Smooth geometry images
Symposium on Geometry Processing 2003, 138-145.
Subdivision and displacement of genus-zero mesh realized as GPU image processing.
Abstract:
Previous parametric representations of smooth genus-zero surfaces require a collection of abutting patches
(e.g. splines, NURBS, recursively subdivided polygons). We introduce a simple construction for these
surfaces using a single uniform bi-cubic B-spline. Due to its tensor-product structure, the spline control
points are conveniently stored as a geometry image with simple boundary symmetries. The bicubic surface is
evaluated using subdivision, and the regular structure of the geometry image makes this computation ideally
suited for graphics hardware. Specifically, we let the fragment shader pipeline perform subdivision by
applying a sequence of masks (splitting, averaging, limit, and tangent) uniformly to the geometry image.
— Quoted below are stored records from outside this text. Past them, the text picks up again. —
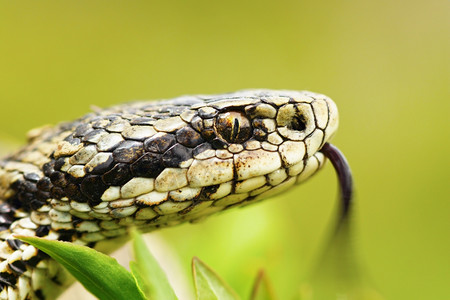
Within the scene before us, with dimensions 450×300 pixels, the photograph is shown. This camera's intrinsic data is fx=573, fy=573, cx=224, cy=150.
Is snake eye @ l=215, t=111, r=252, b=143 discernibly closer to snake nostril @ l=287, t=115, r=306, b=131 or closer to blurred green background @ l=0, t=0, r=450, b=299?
snake nostril @ l=287, t=115, r=306, b=131

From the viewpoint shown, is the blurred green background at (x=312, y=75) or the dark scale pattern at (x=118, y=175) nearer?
the dark scale pattern at (x=118, y=175)

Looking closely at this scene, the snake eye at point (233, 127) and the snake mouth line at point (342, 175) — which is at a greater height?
the snake eye at point (233, 127)

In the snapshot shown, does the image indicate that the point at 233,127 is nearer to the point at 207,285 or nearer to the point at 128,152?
the point at 128,152

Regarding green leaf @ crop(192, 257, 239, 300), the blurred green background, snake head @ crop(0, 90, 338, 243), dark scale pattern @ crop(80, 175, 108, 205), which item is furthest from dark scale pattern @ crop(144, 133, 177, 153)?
the blurred green background

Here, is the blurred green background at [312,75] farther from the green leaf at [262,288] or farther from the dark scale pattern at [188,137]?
the dark scale pattern at [188,137]

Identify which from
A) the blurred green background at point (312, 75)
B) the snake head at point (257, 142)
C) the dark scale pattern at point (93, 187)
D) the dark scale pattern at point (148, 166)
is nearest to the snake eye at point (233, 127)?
the snake head at point (257, 142)

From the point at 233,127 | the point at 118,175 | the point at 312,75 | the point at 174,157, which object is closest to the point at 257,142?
the point at 233,127
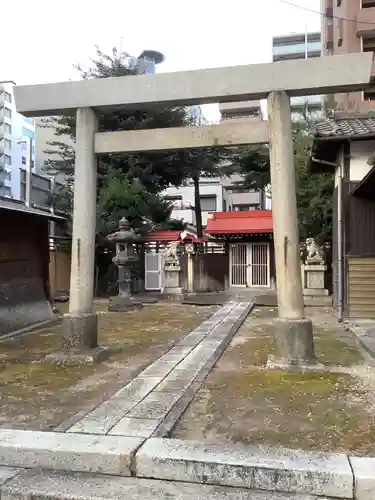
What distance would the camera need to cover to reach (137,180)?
2216 cm

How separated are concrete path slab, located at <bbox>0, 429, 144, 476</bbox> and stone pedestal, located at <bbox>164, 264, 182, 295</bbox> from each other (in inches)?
680

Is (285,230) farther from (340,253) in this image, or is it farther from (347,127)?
(347,127)

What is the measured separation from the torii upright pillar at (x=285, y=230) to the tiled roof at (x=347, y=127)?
18.5ft

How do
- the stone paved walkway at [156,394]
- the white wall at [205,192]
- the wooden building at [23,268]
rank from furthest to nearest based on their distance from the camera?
the white wall at [205,192], the wooden building at [23,268], the stone paved walkway at [156,394]

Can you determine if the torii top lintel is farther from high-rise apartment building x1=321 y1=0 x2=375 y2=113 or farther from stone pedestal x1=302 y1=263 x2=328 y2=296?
high-rise apartment building x1=321 y1=0 x2=375 y2=113

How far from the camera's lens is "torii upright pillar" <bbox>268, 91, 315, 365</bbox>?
24.3ft

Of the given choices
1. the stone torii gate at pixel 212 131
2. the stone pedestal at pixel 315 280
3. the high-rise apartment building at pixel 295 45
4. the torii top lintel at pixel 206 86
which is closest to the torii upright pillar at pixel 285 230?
the stone torii gate at pixel 212 131

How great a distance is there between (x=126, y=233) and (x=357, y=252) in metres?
8.63

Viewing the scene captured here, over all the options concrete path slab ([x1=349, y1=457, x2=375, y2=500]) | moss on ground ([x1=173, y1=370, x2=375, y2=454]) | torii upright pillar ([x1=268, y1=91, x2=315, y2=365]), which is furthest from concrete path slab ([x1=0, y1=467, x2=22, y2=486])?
torii upright pillar ([x1=268, y1=91, x2=315, y2=365])

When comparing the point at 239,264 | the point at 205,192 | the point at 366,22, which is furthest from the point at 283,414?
the point at 205,192

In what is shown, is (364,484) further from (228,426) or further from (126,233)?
(126,233)

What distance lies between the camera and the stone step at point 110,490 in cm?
361

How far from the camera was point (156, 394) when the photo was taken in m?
5.94

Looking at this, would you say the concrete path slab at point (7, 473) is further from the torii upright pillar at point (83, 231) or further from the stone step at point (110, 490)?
the torii upright pillar at point (83, 231)
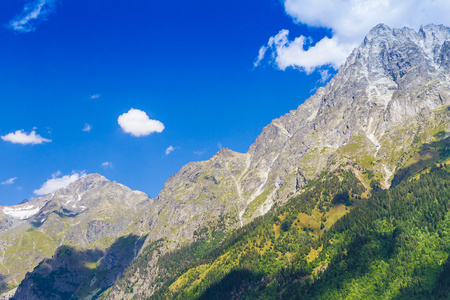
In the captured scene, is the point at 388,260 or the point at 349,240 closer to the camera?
the point at 388,260

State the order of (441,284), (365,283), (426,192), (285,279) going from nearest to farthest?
(441,284) < (365,283) < (285,279) < (426,192)

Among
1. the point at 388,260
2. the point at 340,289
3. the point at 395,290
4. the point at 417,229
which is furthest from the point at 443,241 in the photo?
the point at 340,289

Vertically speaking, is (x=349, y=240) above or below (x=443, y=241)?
above

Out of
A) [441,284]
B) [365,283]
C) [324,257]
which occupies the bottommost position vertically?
[441,284]

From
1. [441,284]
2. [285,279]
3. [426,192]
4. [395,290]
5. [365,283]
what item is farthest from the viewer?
[426,192]

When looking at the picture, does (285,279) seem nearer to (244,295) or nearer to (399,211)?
(244,295)

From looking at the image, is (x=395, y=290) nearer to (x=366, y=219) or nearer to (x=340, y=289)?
(x=340, y=289)

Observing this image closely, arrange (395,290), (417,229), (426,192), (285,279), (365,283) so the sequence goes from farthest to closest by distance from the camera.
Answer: (426,192)
(285,279)
(417,229)
(365,283)
(395,290)

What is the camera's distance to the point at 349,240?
183000mm

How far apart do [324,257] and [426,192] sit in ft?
260

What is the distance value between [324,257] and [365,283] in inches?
1342

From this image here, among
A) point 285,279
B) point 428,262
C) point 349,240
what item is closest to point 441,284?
point 428,262

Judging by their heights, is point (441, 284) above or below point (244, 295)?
below

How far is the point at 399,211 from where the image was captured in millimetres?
185750
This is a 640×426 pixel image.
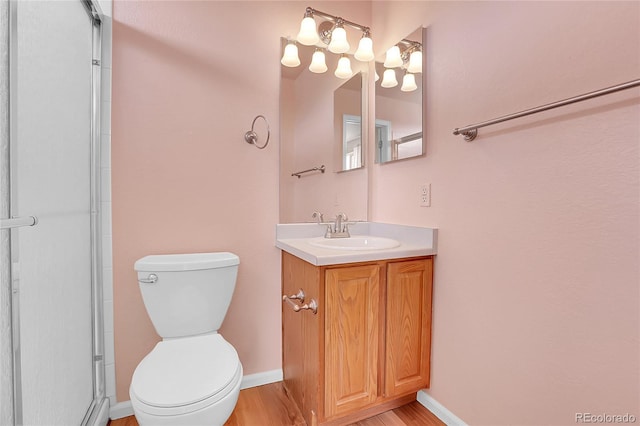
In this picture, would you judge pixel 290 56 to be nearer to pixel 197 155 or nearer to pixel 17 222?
pixel 197 155

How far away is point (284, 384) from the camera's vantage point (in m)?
1.71

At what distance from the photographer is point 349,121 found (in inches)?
76.7

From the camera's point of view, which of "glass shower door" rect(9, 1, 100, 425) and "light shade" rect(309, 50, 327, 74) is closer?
"glass shower door" rect(9, 1, 100, 425)

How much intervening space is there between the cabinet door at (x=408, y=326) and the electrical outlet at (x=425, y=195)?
285 mm

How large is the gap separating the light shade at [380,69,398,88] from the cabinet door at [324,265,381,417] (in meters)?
1.09

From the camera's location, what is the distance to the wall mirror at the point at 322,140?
5.72 ft

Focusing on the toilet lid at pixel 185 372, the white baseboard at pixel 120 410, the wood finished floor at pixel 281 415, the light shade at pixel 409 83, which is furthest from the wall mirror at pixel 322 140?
the white baseboard at pixel 120 410

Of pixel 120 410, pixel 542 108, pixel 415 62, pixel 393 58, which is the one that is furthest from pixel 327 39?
pixel 120 410

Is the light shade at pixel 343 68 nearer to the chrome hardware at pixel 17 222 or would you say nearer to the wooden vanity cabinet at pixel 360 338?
the wooden vanity cabinet at pixel 360 338

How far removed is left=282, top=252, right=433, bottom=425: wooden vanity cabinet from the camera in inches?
49.9

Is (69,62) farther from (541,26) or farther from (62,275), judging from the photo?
(541,26)

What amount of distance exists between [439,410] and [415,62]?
1.77 m

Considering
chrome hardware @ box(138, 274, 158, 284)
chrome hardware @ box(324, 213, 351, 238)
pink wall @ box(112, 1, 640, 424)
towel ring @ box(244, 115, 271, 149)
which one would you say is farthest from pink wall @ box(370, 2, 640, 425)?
chrome hardware @ box(138, 274, 158, 284)

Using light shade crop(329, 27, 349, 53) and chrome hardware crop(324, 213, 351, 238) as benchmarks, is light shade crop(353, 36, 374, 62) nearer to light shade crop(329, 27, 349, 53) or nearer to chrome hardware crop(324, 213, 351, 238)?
light shade crop(329, 27, 349, 53)
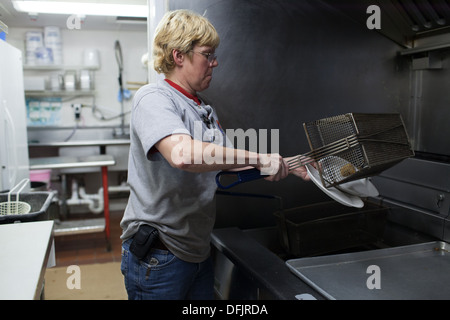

We then extend this scheme to provide smooth level-of-detail transitions from a subsampled base octahedron
all the way to a finely subdivided, smooth model. Finally, we show how the framework easily supports
scalar displacement mapping.
Hindsights:
After publication, we were able to merge the splitting and averaging steps into a single rasterization
pass.
The new feature of vertex textures in DirectX9 provide another technique for cycling rasterization output
back into the vertex stream.
Being able to process geometry as images within the highly parallel GPU rasterizer is exciting.